In the opening chapters, the narrator’s mother shows her a variety of forgotten objects—some ribbon, a bottle of perfume, an emerald—and she can hardly comprehend them. She can’t even smell the perfume. While forgotten items immediately lose their meaning to the island’s inhabitants, they must still be physically destroyed. The Memory Police enforce this destruction. In the case of the perfume, everyone gathered and poured the bottles into the river, but her mother kept one because she has all of her memories. In addition to hunting forgotten items, the Memory Police arrest those who can remember.

So many dystopian novels have a protagonist that is uniquely poised to fight the system, but this narrator is quite ordinary. She’s afflicted by the same forgetting that plagues almost everyone. While she defies the Memory Police by hiding a friend in a secret room of her house, she can’t keep her memories. As she watches a bird fly away on the day that birds are forgotten, she thinks:

I tried to hold on to the way it looked in flight or the sound of its chirping or the colors of its feathers, but I knew it was useless. This bird, which should have been intertwined with memories of my father, was already unable to elicit any feeling in me at all. It was nothing more than a simple creature, moving through space as a function of the vertical motion of its wings. (11)

If this book took one of the people who can remember as its protagonist, I don’t think it would have been as affecting. Being inside the narrator’s mind reinforces that her forgetting isn’t caused by any deficiency in her character, or any lack of effort, or from no one trying to save her—it just is. She has long discussions with her hidden friend to understand what it’s like to remember, but no matter how hard they both try, items disappear from her life according to some unknowable schedule. While everyone seems to take the disappearing island in stride, another of her friends comforts her by talking about his long life of losing things:

“It’s true, I know, that there are more gaps in the island than there used to be.
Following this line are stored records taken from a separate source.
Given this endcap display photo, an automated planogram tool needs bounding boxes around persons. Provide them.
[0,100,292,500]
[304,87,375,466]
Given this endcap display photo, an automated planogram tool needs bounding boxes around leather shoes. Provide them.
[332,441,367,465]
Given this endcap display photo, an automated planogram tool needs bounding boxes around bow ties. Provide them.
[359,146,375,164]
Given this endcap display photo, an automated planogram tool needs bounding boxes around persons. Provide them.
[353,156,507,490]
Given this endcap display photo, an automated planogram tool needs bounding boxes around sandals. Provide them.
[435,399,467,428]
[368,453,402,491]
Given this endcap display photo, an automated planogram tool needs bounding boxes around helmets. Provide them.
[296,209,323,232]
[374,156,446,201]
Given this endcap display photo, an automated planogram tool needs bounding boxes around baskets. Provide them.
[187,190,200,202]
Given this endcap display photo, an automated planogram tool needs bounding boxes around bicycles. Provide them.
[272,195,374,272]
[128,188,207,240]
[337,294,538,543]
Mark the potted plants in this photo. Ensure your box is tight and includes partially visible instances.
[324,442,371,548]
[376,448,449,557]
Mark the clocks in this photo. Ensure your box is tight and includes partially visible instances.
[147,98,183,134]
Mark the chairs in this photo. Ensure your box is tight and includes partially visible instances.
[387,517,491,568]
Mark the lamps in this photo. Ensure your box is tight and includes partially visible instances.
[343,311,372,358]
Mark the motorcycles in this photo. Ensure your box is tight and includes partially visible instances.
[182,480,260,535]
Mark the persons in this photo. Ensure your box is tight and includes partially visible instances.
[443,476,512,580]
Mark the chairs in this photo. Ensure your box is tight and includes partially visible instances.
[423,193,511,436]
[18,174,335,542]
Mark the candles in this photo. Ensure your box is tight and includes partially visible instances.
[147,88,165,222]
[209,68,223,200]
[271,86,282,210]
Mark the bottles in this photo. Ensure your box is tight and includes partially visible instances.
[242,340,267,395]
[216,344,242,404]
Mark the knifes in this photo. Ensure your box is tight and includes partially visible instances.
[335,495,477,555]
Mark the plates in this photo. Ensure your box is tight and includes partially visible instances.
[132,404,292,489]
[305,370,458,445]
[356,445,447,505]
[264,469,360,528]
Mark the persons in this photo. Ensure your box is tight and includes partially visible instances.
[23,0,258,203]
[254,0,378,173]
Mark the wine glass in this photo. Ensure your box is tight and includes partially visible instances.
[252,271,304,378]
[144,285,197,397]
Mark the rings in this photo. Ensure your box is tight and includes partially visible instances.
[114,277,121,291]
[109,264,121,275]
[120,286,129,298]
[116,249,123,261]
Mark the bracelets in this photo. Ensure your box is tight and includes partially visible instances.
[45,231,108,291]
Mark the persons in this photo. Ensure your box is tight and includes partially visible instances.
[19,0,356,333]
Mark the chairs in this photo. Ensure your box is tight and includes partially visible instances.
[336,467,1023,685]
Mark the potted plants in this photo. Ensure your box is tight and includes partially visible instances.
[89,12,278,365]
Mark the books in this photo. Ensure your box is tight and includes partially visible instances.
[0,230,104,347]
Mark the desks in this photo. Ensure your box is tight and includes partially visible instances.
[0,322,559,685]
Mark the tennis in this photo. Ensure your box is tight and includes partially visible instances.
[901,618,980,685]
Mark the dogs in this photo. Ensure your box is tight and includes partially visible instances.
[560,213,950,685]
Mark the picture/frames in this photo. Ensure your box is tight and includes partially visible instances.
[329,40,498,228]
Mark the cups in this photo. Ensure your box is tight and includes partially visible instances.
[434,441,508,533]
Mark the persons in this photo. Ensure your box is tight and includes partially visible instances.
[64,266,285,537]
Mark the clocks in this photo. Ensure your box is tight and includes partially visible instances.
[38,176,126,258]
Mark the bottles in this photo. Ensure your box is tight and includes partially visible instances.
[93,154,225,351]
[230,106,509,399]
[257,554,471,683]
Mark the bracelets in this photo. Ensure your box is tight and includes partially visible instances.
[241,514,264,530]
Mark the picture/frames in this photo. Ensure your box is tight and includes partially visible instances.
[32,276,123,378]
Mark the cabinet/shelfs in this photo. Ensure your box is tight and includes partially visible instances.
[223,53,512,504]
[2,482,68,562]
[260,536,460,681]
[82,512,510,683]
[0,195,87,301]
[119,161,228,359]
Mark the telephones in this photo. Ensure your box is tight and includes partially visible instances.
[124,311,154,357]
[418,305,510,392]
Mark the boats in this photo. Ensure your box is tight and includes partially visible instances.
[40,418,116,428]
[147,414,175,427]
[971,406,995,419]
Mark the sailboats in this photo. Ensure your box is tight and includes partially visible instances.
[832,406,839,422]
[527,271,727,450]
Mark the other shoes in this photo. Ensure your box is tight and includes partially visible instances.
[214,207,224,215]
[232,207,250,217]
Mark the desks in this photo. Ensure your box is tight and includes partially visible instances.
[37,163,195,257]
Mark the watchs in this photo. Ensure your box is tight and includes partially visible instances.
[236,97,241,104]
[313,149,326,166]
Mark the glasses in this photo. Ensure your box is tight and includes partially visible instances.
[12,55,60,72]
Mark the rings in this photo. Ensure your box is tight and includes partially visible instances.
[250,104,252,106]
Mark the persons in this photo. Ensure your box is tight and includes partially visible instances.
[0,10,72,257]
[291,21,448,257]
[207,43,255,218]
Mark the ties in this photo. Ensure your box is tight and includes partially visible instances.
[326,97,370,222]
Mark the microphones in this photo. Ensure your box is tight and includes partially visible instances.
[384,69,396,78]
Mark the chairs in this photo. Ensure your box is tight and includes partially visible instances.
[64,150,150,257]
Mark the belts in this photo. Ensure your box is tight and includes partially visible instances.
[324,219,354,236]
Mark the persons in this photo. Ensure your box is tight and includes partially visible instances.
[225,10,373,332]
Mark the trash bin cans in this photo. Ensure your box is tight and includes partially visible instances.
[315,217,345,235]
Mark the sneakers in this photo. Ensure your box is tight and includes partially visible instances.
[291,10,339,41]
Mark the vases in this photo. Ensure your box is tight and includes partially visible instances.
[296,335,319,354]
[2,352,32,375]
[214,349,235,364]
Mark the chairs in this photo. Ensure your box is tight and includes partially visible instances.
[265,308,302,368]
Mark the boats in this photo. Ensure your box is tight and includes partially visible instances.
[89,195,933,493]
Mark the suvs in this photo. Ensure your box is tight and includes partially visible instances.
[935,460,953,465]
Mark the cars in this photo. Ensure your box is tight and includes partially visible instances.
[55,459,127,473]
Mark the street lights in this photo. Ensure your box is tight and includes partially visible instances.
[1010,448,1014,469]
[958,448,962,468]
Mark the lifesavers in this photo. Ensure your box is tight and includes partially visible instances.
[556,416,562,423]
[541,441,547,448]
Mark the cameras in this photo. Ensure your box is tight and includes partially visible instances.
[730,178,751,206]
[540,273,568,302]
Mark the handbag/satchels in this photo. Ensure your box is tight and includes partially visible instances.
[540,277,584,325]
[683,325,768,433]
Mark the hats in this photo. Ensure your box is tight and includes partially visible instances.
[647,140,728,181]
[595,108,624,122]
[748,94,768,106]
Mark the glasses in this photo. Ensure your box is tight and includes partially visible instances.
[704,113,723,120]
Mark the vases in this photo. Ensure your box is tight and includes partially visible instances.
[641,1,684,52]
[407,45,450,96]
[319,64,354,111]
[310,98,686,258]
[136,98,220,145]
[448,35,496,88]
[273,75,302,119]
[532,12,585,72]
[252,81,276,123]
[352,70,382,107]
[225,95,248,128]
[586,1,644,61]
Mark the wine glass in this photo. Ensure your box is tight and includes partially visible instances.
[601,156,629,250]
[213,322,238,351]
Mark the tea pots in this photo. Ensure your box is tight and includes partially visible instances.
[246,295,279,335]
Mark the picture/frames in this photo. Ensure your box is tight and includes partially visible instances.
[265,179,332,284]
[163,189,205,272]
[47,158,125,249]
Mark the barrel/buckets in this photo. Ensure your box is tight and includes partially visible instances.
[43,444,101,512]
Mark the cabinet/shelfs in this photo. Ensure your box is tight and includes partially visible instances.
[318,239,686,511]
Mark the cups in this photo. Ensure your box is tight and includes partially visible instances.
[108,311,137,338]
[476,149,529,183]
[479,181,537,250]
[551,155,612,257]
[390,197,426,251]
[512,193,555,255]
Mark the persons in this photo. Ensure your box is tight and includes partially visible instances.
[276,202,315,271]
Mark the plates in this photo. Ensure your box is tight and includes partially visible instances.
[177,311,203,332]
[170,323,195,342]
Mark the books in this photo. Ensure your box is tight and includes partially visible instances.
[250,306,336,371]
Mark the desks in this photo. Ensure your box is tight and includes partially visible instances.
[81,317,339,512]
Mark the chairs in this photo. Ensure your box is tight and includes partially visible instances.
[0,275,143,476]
When I was a child, the whole place seemed…how can I put this?…a lot fuller, a lot more real. But as things got thinner, more full of holes, our hearts got thinner, too, diluted somehow. I suppose that kept things in balance. And even when that balance begins to collapse, something remains. Which is why you shouldn’t worry.” (54)

and 

“There’s nothing too terrible about things disappearing—or forgetting about them. And those Memory Police are only after people who aren’t able to forget.” (54)

Even though she doesn’t know what she forgets and the sting fades quickly, it’s the awareness of her forgetting that pulls at the narrator (and at the reader). While there’s tension in the first half of the book due to run-ins with the Memory Police, it’s the narrator’s awareness of her losses that forms the core of the book and a question: What happens when too much is lost? Things disappear all the time and new things are rarely created. The current condition is untenable.

While I loved the ending, I can see where some readers might not. Yes, it bugs me that there’s no resolution about what causes the forgetting. I’m fairly certain it’s supernatural, though, which is a kind of answer. If this book were very different, the narrator might storm the headquarters of the Memory Police and demand answers, but this isn’t that kind of book. The actual ending is surreal and abstract, but it provides closure even without answers. I appreciated the end more when it occurred to me that while tension with the Memory Police may shape the story, the heart of the book is much quieter and more personal.

Overall: 4.8 (out of 5.0) The only weakness is that it slows down somewhere past the halfway mark. After some extraordinarily tense moments with the Memory Police, the novel swings to quieter moments and long discussions of hearts—either plump with memory, or full of holes. It took me a little while to comprehend the book’s change in tone and let go of the dystopian novel I thought I was reading.